The re-up rate also functions as a signal to prospective LPs. When a new allocator is evaluating your fund, one of the first questions they will ask is how many of your existing LPs are coming back. A high re-up rate, above 70-80%, tells them that the people who know you best are voting with their wallets. A low re-up rate forces you to explain why, and those explanations rarely land well regardless of how legitimate the reasons are.
What drives re-ups is not just performance. Returns matter, obviously. But LPs also weigh the quality of investor relations, the consistency of your strategy, the stability of your team, and whether you have honored the spirit of the LPA terms. A manager who delivered top-quartile returns but was difficult to work with, slow to report, or cavalier about side letter commitments will lose re-ups to a manager with slightly lower returns and a better partnership experience.
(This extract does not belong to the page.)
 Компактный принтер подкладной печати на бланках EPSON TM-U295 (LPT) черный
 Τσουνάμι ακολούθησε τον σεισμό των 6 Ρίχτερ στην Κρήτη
Timing is critical. The re-up decision is not made when you launch your next fund. It is made over the entire life of the current fund. Every quarterly report, every capital call notice, every annual meeting is either building or eroding the LP’s confidence. By the time you formally ask for a re-up, the LP’s internal team should already be advocating for the commitment. If you are surprising them with the ask, you have waited too long.
Smart GPs also track which LPs are likely to increase their commitment, hold steady, or reduce. Not every re-up is the same size. An LP who committed $10 million to Fund I might commit $25 million to Fund II if the relationship and returns have been strong. Managing that upside is part of how experienced fundraisers grow fund size without proportionally growing the number of LP relationships.
Frequently Asked Questions
What is a good re-up rate?
A re-up rate above 70% is generally considered strong. Top-quartile managers often see 80-90% of their existing LPs commit to the next fund. A re-up rate below 50% is a red flag that prospective LPs will notice and ask about. The rate is one of the most watched signals of LP satisfaction and manager quality.
Why would an LP not re-up?
Common reasons include portfolio rebalancing (the LP is overweight to a particular strategy or vintage), a change in the LP's investment policy or leadership, dissatisfaction with fund performance, or concerns about team stability. Sometimes it is purely mechanical. A pension fund's private equity allocation is full and they cannot add new commitments regardless of manager quality.
When do GPs start the re-up conversation?
Smart GPs begin laying the groundwork years before the next fundraise. The re-up decision is influenced by every quarterly report, every capital call notice, and every annual meeting between Fund I and Fund II. The formal re-up ask typically happens six to twelve months before the next fund's first close, giving LPs time to run their internal approval process.